I thank reviewer #2 for this positive feedback; I am glad that my study made him/her think about density dependence and coexistence in a new light. In the revised manuscript, I aimed at making this theoretical study more easily accessible by using some “real-life” examples. I also followed the reviewer #1’s suggestion to add a Glossary defining terms describing species interactions, density dependence and frequency dependence. I carefully used those terms to describe the modeling equations, making them better tied to the biological processes. I hope that by doing so, I addressed the reviewer #2’s concerns successfully.

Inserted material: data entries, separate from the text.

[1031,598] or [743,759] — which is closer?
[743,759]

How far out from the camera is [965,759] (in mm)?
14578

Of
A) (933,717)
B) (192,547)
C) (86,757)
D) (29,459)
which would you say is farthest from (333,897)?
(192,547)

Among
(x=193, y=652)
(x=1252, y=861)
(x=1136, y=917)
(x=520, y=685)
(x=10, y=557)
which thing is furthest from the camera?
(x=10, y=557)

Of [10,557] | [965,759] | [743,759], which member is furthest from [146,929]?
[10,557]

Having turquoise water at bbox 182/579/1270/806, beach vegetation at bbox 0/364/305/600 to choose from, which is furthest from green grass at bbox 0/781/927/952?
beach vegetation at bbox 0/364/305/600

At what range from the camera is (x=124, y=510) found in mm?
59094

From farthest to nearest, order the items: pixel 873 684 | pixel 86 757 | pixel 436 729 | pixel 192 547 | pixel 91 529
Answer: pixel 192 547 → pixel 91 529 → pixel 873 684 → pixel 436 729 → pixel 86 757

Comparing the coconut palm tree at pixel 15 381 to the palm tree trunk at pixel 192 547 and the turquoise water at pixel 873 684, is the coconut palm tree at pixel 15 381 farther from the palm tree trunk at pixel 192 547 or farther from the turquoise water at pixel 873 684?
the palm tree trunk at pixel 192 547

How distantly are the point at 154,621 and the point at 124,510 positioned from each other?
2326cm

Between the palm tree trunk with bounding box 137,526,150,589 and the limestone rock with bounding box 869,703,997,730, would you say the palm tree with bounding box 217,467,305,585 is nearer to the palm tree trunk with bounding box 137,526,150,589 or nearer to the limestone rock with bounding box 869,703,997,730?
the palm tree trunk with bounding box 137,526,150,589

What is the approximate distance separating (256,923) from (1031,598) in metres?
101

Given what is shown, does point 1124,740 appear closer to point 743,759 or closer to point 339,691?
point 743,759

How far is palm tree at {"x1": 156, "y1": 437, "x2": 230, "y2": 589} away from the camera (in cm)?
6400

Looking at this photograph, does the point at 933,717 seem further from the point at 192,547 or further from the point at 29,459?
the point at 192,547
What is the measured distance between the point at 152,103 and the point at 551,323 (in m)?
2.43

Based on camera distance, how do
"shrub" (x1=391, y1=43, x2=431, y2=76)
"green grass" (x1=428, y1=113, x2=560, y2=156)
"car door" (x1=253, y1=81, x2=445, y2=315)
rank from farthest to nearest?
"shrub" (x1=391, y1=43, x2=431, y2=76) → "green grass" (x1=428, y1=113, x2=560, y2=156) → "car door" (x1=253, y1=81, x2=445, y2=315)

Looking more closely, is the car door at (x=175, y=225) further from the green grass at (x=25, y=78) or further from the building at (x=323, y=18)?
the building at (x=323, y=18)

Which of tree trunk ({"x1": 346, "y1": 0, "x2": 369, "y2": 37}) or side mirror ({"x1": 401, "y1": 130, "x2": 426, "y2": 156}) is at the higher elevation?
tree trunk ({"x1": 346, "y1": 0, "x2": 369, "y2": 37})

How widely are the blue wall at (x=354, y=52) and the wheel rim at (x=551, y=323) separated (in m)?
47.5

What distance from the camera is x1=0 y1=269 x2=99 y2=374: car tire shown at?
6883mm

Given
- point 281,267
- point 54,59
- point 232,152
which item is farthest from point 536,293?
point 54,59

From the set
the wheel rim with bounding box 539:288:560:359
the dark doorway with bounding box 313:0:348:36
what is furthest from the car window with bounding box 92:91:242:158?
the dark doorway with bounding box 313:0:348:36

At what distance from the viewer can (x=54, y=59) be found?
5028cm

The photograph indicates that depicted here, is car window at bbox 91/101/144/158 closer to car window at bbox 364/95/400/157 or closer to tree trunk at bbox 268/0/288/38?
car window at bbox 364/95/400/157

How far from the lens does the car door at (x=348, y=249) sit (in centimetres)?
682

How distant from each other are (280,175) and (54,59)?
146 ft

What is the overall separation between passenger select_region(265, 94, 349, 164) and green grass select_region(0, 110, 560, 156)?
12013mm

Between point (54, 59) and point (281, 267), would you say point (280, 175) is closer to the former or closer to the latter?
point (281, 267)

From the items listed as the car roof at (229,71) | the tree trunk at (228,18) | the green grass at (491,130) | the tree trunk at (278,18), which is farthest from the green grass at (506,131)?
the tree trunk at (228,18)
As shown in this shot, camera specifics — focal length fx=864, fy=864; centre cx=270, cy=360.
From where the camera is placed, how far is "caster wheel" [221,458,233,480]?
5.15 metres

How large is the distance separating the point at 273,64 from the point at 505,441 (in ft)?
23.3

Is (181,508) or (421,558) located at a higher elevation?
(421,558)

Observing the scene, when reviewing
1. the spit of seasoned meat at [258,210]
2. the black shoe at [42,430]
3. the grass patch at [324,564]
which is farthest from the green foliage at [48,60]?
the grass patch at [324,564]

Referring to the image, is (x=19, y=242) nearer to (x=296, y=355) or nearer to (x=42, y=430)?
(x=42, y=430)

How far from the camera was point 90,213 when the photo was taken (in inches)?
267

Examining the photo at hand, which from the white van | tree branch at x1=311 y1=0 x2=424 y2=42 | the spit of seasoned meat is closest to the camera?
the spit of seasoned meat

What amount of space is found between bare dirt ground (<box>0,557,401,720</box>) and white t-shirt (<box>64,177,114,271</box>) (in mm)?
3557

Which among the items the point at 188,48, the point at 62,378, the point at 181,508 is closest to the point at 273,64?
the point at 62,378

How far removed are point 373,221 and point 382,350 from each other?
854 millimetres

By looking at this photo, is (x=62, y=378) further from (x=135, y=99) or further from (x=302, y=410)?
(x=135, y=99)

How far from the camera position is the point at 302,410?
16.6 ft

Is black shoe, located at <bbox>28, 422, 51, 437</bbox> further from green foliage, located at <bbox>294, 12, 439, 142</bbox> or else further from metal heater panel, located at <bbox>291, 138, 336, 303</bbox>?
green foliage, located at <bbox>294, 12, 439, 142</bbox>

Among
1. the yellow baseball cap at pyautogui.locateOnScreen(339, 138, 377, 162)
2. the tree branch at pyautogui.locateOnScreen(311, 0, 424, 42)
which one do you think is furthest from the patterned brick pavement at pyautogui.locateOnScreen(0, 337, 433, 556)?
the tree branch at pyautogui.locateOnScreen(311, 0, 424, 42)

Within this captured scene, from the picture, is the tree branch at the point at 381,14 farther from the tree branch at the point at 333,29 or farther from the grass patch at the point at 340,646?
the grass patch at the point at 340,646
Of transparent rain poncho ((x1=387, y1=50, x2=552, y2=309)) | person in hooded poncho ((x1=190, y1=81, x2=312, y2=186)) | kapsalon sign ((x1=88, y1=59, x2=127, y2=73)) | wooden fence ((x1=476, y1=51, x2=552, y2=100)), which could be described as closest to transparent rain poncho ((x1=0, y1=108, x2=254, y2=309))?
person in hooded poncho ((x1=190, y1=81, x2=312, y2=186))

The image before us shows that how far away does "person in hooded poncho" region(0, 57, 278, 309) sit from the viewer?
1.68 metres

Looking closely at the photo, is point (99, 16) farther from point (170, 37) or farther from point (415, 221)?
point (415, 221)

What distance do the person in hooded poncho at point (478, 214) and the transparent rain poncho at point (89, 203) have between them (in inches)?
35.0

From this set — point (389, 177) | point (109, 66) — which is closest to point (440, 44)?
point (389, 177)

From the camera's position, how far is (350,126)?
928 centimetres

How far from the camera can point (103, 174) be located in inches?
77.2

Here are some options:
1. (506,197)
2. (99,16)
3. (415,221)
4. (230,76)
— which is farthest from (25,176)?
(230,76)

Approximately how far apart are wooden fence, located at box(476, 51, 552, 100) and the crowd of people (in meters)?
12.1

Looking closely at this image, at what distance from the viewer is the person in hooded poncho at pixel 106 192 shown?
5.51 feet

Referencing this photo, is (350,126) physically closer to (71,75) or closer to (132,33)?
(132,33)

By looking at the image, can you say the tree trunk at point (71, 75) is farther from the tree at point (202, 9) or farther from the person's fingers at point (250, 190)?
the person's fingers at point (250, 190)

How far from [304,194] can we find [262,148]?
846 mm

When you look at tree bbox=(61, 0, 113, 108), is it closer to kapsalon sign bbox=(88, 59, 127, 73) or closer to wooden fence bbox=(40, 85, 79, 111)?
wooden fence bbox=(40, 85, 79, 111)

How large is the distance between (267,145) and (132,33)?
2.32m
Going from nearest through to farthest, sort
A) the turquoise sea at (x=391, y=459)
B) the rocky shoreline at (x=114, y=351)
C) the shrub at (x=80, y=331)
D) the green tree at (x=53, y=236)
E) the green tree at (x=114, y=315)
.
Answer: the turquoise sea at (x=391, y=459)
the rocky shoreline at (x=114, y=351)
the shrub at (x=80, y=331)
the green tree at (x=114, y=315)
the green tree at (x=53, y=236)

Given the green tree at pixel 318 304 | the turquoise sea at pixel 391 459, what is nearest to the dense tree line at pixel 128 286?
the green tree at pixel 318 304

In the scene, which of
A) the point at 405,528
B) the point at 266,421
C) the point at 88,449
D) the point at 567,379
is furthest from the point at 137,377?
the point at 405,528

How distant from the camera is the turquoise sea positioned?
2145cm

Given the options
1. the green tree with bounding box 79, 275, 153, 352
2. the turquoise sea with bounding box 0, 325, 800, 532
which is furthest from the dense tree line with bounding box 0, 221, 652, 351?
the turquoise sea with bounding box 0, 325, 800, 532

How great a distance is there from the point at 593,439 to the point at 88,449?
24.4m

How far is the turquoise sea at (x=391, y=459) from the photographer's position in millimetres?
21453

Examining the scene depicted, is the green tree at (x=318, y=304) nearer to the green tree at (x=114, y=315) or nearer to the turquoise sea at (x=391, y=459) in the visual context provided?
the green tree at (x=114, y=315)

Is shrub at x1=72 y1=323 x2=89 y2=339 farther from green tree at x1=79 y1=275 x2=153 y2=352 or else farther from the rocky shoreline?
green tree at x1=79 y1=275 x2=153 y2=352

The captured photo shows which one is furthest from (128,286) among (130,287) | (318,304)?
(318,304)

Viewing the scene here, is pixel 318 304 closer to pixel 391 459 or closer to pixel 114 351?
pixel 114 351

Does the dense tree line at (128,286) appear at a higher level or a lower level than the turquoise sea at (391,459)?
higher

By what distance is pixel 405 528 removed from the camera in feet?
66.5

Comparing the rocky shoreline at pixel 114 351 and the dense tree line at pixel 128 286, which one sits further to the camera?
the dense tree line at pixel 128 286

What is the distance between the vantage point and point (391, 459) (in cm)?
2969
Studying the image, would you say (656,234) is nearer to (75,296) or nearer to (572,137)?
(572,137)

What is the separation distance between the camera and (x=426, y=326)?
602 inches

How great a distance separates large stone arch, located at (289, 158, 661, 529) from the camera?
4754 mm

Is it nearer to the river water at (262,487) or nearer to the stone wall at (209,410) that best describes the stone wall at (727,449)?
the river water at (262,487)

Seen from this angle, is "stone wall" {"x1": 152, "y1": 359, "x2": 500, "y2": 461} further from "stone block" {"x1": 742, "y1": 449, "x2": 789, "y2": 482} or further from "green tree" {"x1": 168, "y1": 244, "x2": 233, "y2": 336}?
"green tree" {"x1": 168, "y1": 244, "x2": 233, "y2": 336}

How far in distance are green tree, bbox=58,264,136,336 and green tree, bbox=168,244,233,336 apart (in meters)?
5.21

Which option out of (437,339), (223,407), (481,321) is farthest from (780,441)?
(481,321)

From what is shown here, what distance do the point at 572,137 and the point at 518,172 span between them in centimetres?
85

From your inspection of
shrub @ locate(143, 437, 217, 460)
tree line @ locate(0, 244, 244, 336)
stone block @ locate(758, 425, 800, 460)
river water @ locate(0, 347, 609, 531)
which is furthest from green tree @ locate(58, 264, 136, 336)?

1) Negative density dependence favors coexistence if intraspecific density dependence is stronger than interspecific density dependence. Positive density-dependence seems like a strange mechanism to promote species coexistence when it is interspecific because the most abundant species should only become a stronger and stronger competitor as it rises in abundance. Intraspecific positive density dependence – e.g. Allee effects – seems to make it more difficult for rare species to invade, so it does not promote global stability (subsection “Analytical resolution”, second paragraph). As I understand the analytical part of the model (and I have to be honest, I only read Supplementary file 1A), positive density dependence is only intraspecific because the D(ni) function for each species only includes individuals of that species. s it is always the same between species, though so their density dependence varies perfectly in tandem. I think this is really what struck me as counterintuitive because if I were to think about positive density dependence in the context of competition, I would imagine it to operate interspecifically as well so that the more abundant a species was, the better it would be able to outcompete its competitors (45-47). If I am right about what the model means, then it might be very helpful in the Introduction to explain not just "positive density dependence" writ large, but the different ways it might function (e.g. interspecifically versus intraspecifically, or using specific natural history examples that the model applies to and contrasting them to natural history examples where it does not). The fourth paragraph of the Introduction starts to do this, but are very abstract and don't go into enough detail about differences in kinds of positive density dependence, only its general effects.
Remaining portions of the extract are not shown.